After defeating Clara Tauson in February to win the first Masters 1000 title of the season, 17-year-old phenom Mirra Andreeva became a top-10 player for the first time in her young career. She joked in her on-court interview that doing so meant she'd already accomplished her primary goal for the season. In the moment, that felt like a sensible benchmark, impressively achieved. Three weeks later, having completed a stunning run through the best players in the world to win in Indian Wells, Andreeva looks to have been selling herself short.
Andreeva's run to her second title of the year was phenomenal. She dropped six total games against Tauson and Elena Rybakina over the third and fourth rounds, and dispatched the red-hot Elina Svitolina to set up a foreboding summit push: a semifinal against Iga Swiatek and a potential final against Aryna Sabalenka. Neither had dropped a set until facing Andreeva. Ripping through the rest of the WTA elite is one thing, but the world's best two players stand head and shoulders above the field, especially with Coco Gauff still struggling with her serve. Swiatek and Sabalenka each present distinct problems for opponents to solve, and each is capable of bullying opponents off the court with relative ease. Last year's U.S. Open final made clear how wide the gap between one and four is.
Andreeva's semifinal against Swiatek was frigid and windy, and Andreeva held her nerve while Swiatek melted down. The teen was smacking around her world-class backhand and troubling Swiatek with her big serve, but most impressively, she was problem-solving her way out of trouble and into good positions all match long. Andreeva was particularly effective with her forehand slice, a crisp shot that forced Swiatek to make plays in the dire conditions and compounded her frustration.
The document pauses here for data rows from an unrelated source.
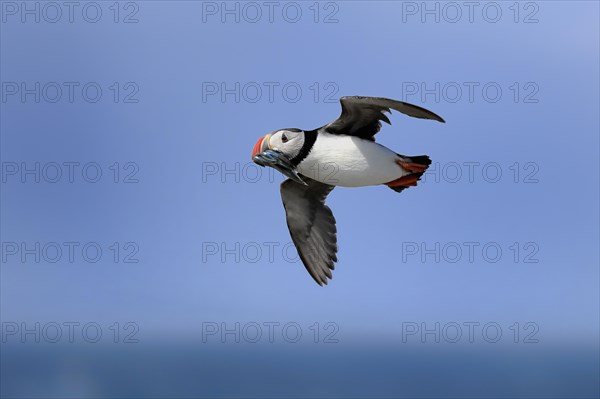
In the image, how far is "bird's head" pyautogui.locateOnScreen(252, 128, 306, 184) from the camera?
12312mm

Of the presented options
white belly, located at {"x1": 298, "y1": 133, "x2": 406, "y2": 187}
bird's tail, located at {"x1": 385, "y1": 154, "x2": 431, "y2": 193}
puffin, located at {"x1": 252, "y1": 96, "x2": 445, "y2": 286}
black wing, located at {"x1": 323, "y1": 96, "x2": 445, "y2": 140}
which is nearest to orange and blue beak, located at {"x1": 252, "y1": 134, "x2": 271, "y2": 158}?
puffin, located at {"x1": 252, "y1": 96, "x2": 445, "y2": 286}

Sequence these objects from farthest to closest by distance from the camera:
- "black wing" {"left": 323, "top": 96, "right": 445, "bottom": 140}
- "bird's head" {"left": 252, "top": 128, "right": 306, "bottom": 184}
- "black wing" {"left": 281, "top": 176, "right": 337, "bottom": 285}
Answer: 1. "black wing" {"left": 281, "top": 176, "right": 337, "bottom": 285}
2. "bird's head" {"left": 252, "top": 128, "right": 306, "bottom": 184}
3. "black wing" {"left": 323, "top": 96, "right": 445, "bottom": 140}

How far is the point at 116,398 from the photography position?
85.1 m

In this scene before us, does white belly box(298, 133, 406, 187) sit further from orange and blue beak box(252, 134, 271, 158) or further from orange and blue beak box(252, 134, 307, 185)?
orange and blue beak box(252, 134, 271, 158)

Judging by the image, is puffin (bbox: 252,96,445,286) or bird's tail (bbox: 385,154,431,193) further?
bird's tail (bbox: 385,154,431,193)

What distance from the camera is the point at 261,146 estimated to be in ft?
40.6

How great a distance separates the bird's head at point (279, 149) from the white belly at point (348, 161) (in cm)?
17

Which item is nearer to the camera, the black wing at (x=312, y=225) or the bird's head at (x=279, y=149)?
the bird's head at (x=279, y=149)

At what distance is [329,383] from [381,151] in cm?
8839

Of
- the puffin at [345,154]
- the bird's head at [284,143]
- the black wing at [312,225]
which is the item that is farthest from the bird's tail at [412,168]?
the black wing at [312,225]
She ported that confidence over into the final, though she quickly learned that Sabalenka is a totally different opponent to contend with. The 6–2 first set must have felt achingly familiar, as two of Andreeva's three losses this season have come against Sabalenka, including an ass-kicking in Australia where Andreeva took three total games.
The way she turned Sunday's match around was extremely impressive. Andreeva's backhand is a pure stroke, and watching her send Sabalenka around the court with it was satisfying in the same way watching an ax cleave through firewood can be. She hits it so cleanly, even on the run, even off a return, following through hard and pinging it with venom into the corners and along the sidelines. She pounded Sabalenka with the shot, and when it wasn't available, she trusted her world-class defense and sent back dozens of lobs and slices within feet of the baseline, forcing Sabalenka to duff the ball into the net.
The match felt like it hinged on Andreeva's service game at 3–2 in the second set. Down 0–30, Andreeva leveled with two huge serve-plus-ones, showing the easy power and confidence she has as a server. Sabalenka forced a forehand error, then another a couple of points later to earn another break point. The Belarusian crusher was pushing every neutral shot deep into the court, and Andreeva was instantly behind in any rally she didn't start off with an advantage. Facing break point, Andreeva hit the shot of the match, a sprinting counter–drop shot fizzing horizontally over the net and onto the far edge of the line. Sabalenka gawked in disbelief, then watched Andreeva close another point at the net then dominate with the serve to consolidate her lead.
Sabalenka had plenty of moments, breaking Andreeva's serve to open the third set and then holding at love a few games later. But Andreeva matched her best stuff and found she had more answers, breaking back and even matching the hold at love. She has the game to hang against the best players in the world, but also the confidence to keep relying on the core tenets of that game even up against waves of intense pressure.
After the win, Andreeva thanked a long list of people, ending with the woman in the arena: herself. "I would again like to thank myself for fighting until the end and for always believing in me and for never quitting," she said. Maybe that seems egotistical, though I see it as terrifyingly realistic, in the sense that she's identified the looming possibility that every match she plays may soon be on her racquet to win or lose.